Saturday, December 17, 2011

• Reaching Out: Cuba’s New Economy and the International Response
www.brookings.edu

The first paragraph of the section “The Cuban Economy: Distorted Development and Gradual Reforms” by Mr. Richard E. Feinberg, November 2011, shows the following naïve statement:

“In its early years, the Cuban revolution made great strides toward providing universal access to quality health care and guaranteeing education for all citizens.”

Let me remind Mr. Feinberg that those “great strides” were funded by the richness acquired from the confiscation of all businesses, including shoe shining booths, without compensation, and by the Soviet Union subsidies in the context of the Cold War.

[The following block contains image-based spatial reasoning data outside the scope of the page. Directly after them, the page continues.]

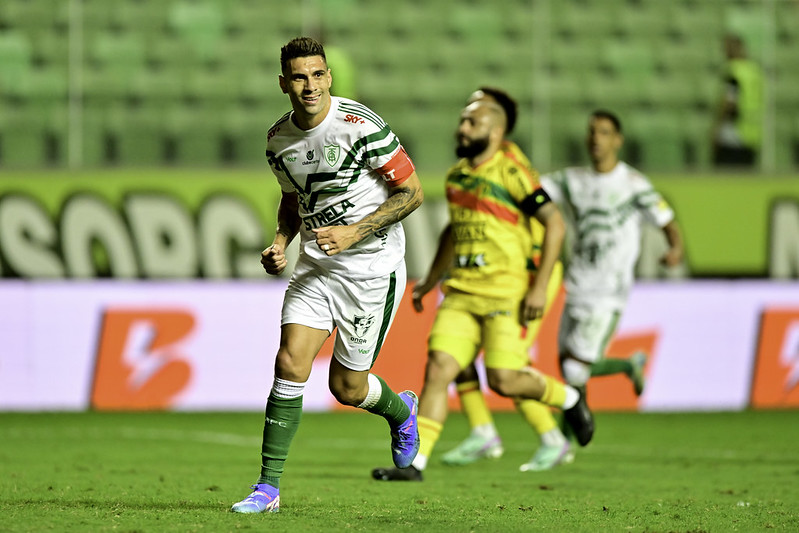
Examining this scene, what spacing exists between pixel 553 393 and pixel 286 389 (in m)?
2.49

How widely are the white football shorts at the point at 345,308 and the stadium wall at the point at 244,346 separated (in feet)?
19.3

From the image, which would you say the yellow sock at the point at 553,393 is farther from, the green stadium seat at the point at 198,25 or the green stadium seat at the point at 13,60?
the green stadium seat at the point at 13,60

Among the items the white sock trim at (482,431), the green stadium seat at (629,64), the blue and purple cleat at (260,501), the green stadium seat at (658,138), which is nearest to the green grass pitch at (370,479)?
the blue and purple cleat at (260,501)

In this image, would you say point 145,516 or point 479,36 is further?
point 479,36

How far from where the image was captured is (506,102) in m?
7.59

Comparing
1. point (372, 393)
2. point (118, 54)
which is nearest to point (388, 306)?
point (372, 393)

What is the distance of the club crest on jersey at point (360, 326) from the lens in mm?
5594

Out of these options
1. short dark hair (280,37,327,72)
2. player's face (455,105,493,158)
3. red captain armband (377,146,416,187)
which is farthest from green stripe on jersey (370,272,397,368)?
player's face (455,105,493,158)

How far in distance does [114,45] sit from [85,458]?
6.18m

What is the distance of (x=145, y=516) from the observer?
17.0 feet

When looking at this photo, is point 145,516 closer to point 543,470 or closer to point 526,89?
point 543,470

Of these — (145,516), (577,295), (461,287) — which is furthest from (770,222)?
(145,516)

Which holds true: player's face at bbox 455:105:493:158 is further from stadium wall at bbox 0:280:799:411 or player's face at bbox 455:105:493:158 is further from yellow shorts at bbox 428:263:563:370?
stadium wall at bbox 0:280:799:411

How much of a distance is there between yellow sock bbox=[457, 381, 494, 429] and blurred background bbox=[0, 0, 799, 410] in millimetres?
3739
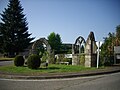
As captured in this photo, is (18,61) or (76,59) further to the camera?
(76,59)

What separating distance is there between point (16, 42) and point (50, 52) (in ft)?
71.7

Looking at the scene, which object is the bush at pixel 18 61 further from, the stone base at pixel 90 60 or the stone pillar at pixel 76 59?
the stone base at pixel 90 60

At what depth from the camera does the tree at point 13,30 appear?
49.1 m

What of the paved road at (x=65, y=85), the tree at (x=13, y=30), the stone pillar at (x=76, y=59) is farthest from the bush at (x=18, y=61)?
the tree at (x=13, y=30)

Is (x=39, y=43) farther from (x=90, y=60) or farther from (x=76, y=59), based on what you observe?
(x=90, y=60)

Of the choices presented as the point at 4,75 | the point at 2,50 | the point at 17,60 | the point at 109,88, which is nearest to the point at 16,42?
the point at 2,50

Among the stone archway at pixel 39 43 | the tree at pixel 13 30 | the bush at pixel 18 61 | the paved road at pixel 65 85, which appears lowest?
the paved road at pixel 65 85

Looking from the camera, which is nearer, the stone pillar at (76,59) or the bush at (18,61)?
the bush at (18,61)

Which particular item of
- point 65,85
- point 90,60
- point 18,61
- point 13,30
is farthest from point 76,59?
point 13,30

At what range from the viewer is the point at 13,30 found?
50906mm

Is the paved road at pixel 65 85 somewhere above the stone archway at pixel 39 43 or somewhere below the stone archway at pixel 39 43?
below

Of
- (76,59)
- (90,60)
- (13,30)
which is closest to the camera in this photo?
(90,60)

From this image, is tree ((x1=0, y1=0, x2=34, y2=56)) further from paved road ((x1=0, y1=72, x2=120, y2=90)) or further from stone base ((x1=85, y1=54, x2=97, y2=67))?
paved road ((x1=0, y1=72, x2=120, y2=90))

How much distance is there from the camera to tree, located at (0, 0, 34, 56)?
1933 inches
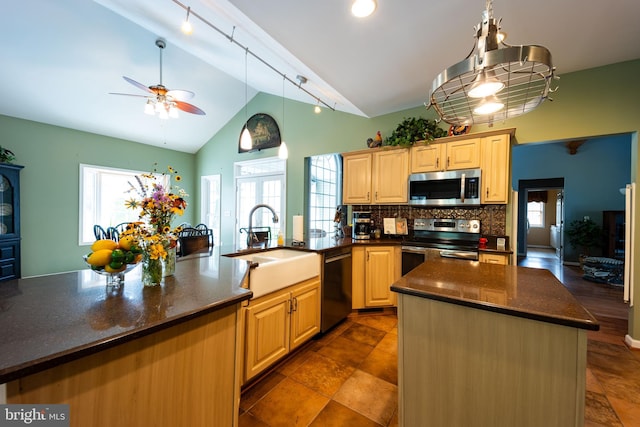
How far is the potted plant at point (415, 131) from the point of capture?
3104mm

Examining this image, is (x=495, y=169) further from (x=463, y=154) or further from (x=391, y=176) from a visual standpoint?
(x=391, y=176)

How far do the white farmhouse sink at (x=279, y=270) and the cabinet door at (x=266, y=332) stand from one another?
10 cm

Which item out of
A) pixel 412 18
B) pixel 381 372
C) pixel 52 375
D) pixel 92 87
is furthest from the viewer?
pixel 92 87

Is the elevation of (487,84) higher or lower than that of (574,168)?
lower

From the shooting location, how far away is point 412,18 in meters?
1.91

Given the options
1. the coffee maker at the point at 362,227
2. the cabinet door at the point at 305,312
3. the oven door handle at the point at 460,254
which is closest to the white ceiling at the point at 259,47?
the coffee maker at the point at 362,227

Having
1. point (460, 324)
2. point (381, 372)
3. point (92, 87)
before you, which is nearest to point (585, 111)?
point (460, 324)

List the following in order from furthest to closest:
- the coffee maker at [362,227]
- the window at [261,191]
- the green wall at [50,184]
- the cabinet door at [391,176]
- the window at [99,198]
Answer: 1. the window at [261,191]
2. the window at [99,198]
3. the green wall at [50,184]
4. the coffee maker at [362,227]
5. the cabinet door at [391,176]

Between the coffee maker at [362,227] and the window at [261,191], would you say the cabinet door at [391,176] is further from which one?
the window at [261,191]

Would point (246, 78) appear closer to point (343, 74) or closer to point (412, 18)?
point (343, 74)

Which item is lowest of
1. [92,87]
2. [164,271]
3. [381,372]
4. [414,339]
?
[381,372]

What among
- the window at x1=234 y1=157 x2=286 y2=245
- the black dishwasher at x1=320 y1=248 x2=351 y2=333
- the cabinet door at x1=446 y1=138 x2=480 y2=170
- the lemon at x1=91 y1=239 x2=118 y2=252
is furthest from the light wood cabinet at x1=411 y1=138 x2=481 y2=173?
the lemon at x1=91 y1=239 x2=118 y2=252

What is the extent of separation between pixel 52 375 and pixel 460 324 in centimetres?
145

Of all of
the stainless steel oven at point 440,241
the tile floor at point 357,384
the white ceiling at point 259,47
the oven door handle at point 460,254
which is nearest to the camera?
the tile floor at point 357,384
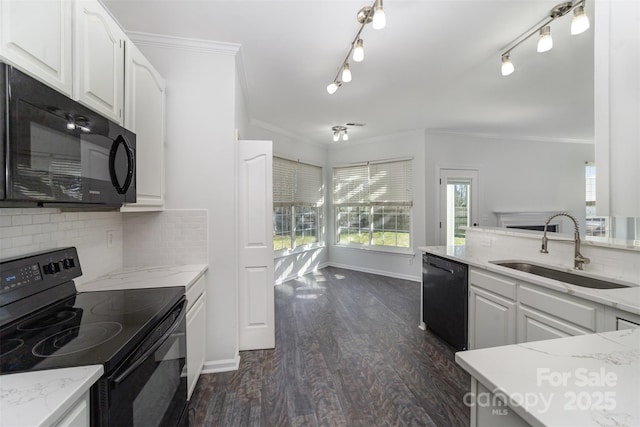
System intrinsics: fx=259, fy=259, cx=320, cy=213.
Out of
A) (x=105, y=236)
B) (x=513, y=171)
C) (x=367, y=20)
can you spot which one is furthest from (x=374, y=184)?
(x=105, y=236)

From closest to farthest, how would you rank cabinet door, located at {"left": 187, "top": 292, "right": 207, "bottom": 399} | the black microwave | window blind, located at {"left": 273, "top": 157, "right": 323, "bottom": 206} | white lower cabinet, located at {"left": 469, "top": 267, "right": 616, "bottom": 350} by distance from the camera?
1. the black microwave
2. white lower cabinet, located at {"left": 469, "top": 267, "right": 616, "bottom": 350}
3. cabinet door, located at {"left": 187, "top": 292, "right": 207, "bottom": 399}
4. window blind, located at {"left": 273, "top": 157, "right": 323, "bottom": 206}

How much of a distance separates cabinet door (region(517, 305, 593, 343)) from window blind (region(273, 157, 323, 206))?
134 inches

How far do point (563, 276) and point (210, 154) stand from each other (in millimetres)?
2983

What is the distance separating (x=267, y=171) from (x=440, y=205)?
356 centimetres

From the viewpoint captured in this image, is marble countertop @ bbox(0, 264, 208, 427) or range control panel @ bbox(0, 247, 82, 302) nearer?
marble countertop @ bbox(0, 264, 208, 427)

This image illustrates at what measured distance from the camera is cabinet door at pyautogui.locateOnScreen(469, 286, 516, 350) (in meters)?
1.89

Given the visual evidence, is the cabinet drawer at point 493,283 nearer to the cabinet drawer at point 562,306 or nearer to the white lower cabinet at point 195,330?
the cabinet drawer at point 562,306

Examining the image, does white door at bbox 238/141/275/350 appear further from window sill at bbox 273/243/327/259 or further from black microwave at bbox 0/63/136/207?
window sill at bbox 273/243/327/259

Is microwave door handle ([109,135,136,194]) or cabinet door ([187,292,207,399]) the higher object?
microwave door handle ([109,135,136,194])

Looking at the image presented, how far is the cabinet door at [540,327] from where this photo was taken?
152cm

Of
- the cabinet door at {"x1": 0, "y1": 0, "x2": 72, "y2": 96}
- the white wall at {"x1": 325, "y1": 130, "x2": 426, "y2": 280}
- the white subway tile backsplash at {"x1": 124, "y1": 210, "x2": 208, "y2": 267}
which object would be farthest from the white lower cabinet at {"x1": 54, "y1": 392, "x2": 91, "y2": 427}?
the white wall at {"x1": 325, "y1": 130, "x2": 426, "y2": 280}

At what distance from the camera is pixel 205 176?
7.12ft

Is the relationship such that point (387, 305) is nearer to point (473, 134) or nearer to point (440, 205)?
point (440, 205)

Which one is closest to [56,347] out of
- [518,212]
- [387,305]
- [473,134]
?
[387,305]
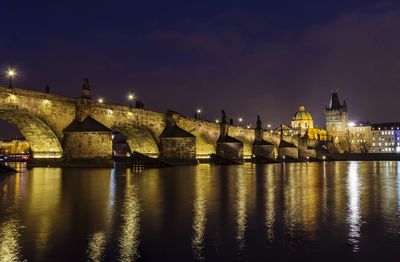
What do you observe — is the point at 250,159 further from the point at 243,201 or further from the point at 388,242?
the point at 388,242

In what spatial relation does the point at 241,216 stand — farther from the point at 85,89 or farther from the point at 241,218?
the point at 85,89

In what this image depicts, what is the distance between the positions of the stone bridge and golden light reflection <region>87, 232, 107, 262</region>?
28.7 metres

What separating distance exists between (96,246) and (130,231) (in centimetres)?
138

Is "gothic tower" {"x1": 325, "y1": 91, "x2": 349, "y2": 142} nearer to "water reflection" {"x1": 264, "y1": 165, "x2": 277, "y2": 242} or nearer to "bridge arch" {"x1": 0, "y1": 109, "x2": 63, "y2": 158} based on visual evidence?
"bridge arch" {"x1": 0, "y1": 109, "x2": 63, "y2": 158}

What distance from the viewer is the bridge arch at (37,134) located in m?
38.2

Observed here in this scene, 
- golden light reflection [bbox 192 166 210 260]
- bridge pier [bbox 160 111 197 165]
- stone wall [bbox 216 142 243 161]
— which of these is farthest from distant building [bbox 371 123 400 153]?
golden light reflection [bbox 192 166 210 260]

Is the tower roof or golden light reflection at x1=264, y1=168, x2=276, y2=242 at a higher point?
the tower roof

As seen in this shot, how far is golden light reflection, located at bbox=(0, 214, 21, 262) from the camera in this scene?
7.44m

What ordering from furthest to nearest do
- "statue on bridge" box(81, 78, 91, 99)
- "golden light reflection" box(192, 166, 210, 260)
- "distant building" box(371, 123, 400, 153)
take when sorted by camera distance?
1. "distant building" box(371, 123, 400, 153)
2. "statue on bridge" box(81, 78, 91, 99)
3. "golden light reflection" box(192, 166, 210, 260)

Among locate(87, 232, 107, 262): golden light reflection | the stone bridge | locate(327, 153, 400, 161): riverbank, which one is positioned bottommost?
locate(87, 232, 107, 262): golden light reflection

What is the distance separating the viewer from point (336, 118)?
18000 cm

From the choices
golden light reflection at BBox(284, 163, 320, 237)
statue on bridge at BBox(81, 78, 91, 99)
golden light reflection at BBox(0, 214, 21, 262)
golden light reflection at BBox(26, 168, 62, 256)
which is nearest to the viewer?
golden light reflection at BBox(0, 214, 21, 262)

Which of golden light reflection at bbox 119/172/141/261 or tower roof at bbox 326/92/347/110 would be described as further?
tower roof at bbox 326/92/347/110

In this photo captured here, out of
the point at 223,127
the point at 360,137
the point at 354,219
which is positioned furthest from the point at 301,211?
the point at 360,137
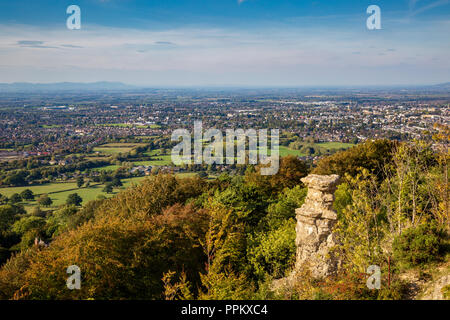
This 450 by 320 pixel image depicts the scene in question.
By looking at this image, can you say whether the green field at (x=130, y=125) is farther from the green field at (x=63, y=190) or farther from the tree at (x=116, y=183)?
the tree at (x=116, y=183)

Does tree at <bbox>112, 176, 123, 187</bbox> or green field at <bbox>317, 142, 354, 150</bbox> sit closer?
tree at <bbox>112, 176, 123, 187</bbox>

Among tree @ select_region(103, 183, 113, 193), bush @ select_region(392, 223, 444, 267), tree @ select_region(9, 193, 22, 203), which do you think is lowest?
tree @ select_region(9, 193, 22, 203)

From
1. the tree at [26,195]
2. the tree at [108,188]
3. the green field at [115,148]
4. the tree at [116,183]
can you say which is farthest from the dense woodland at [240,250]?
the green field at [115,148]

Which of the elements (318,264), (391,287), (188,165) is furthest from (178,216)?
(188,165)
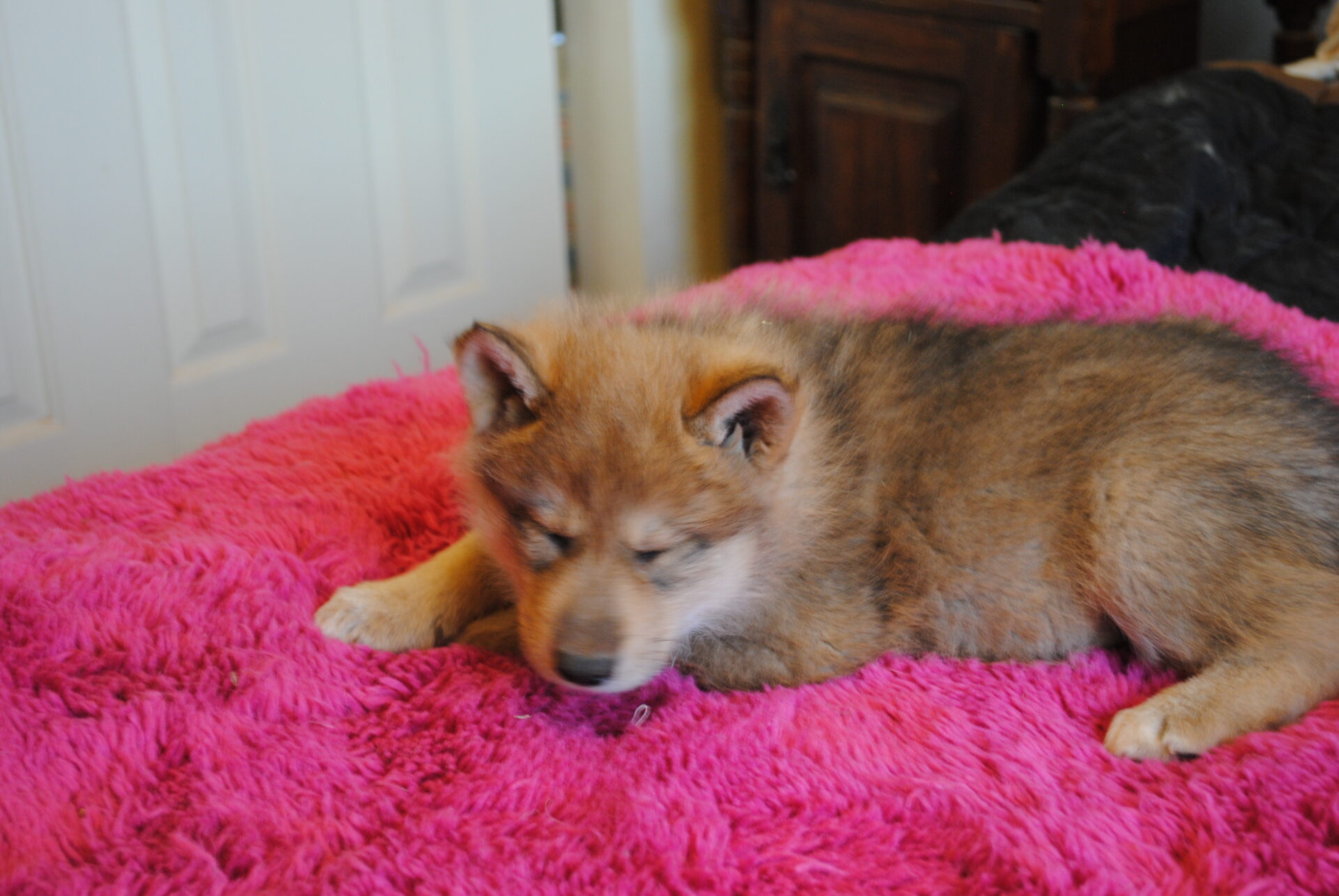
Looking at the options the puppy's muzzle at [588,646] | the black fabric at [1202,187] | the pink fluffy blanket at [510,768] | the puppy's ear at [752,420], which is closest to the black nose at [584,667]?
the puppy's muzzle at [588,646]

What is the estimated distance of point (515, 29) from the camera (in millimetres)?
3805

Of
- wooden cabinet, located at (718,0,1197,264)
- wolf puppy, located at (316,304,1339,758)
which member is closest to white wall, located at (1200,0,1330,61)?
wooden cabinet, located at (718,0,1197,264)

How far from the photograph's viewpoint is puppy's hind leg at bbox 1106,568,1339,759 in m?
1.68

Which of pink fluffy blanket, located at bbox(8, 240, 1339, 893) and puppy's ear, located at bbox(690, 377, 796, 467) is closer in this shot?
pink fluffy blanket, located at bbox(8, 240, 1339, 893)

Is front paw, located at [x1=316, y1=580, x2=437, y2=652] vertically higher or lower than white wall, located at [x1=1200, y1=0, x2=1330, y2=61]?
lower

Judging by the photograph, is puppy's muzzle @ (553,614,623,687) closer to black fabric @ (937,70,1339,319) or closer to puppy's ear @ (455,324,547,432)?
puppy's ear @ (455,324,547,432)

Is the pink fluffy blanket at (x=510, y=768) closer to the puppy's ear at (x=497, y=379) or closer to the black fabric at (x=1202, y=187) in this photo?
the puppy's ear at (x=497, y=379)

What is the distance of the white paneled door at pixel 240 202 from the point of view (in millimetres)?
2801

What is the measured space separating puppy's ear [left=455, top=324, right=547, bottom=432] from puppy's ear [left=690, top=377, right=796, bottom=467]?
244 mm

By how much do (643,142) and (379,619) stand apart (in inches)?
106

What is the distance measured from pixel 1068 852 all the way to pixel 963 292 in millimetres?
1505

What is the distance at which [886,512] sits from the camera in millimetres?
1946

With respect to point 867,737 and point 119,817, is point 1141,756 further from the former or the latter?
point 119,817

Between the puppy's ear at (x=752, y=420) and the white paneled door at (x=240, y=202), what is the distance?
189cm
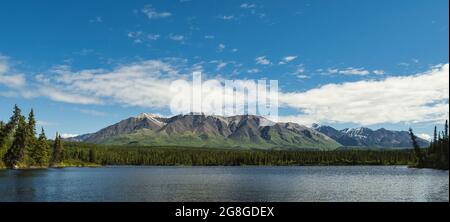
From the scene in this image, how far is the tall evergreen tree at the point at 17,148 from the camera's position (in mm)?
178875

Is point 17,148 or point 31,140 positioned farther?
point 31,140

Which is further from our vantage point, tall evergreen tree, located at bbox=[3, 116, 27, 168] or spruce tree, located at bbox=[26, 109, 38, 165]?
spruce tree, located at bbox=[26, 109, 38, 165]

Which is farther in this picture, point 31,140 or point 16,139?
point 31,140

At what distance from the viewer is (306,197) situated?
248 ft

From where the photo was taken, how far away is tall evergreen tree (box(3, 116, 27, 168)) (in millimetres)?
178875

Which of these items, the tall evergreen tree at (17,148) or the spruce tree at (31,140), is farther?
the spruce tree at (31,140)

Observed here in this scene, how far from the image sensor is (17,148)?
180 m
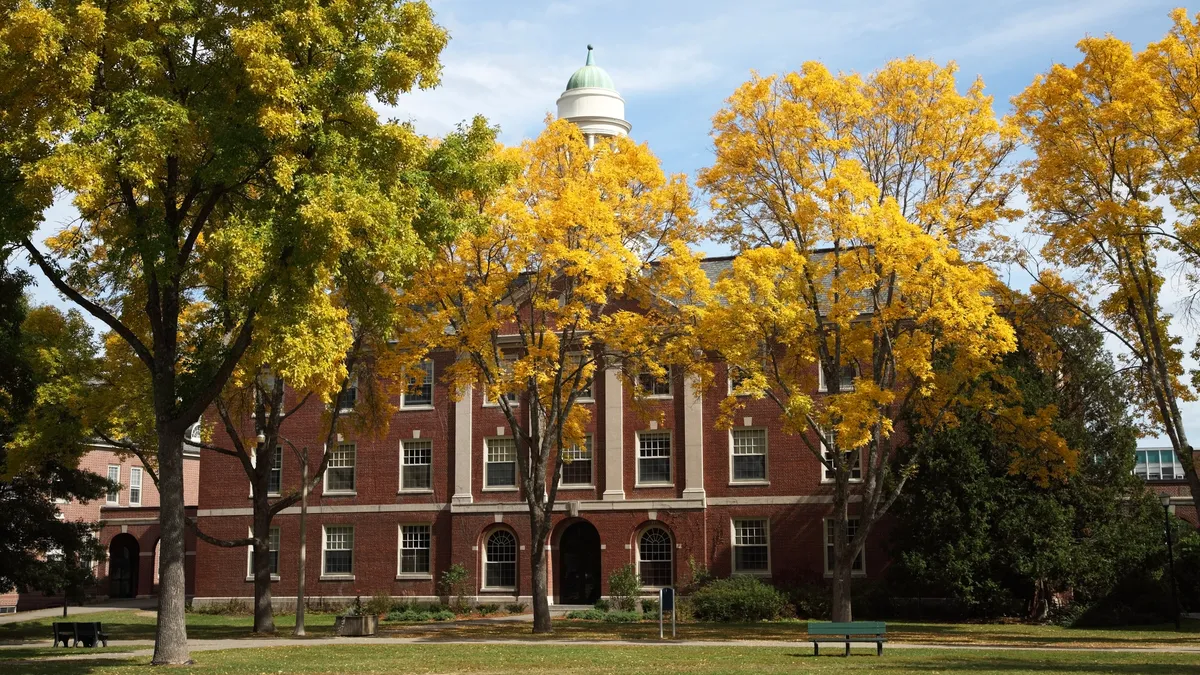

It is well documented that Castro’s job as dictator has resulted in economic chaos (a) in Cuba, despite the Soviet Union subsidies, the unpaid commercial credits and loans to European and other nations that came to the rescue, to "stick it" to the Americans, when the Soviet Union abandoned Cuba, and currently from the Venezuelan's largess.

After Castro’s confiscation of American properties in 1960, the Soviet Union seized the opportunity to get a foothold in America’s lower belly. The Soviet Union became Castro’s Cuba “sugar daddy.” This was the direct result of literally having the Soviet Union purchase Cuban sugar at a premium price, well over the prevailing world sugar price, and providing oil at below market price, thereby subsidizing the Cuban economy.

“Soviet subsidies of Cuba, mainly through Moscow's supply of low-cost oil and its purchase of Cuban sugar at inflated prices, have been estimated at $4 billion to $5 billion a year. . . . [1]

Castro made Cuba an earring, hanging on the Soviet Union’s ear lobe. It was his first step in establishing the Cuban earring economy, which has continued over the years.

(a)
I remember a conversation with Ives Daude, Bureau Chief for Agence France Presse in Havana in 1965. I was the Bureau’s Accountant. He knew Latin America well as he had been to Buenos Aires and other posts in Latin America.

Ives was reserved and business-like most of the time, but in that conversation he elaborated about the Cuban situation. He made an insightful remark along the following lines: Cuba was the last colony in America to gain independence from Spain at the beginning of the last century. The Spanish colonization was highly bureaucratic, and left a profound influence in public life over all the countries under its dominance. Its imprint was freshest and most long lived in Cuba. Putting a Communist bureaucratic system on top of the Spanish bureaucratic legacy was guaranteed chaos in Cuba.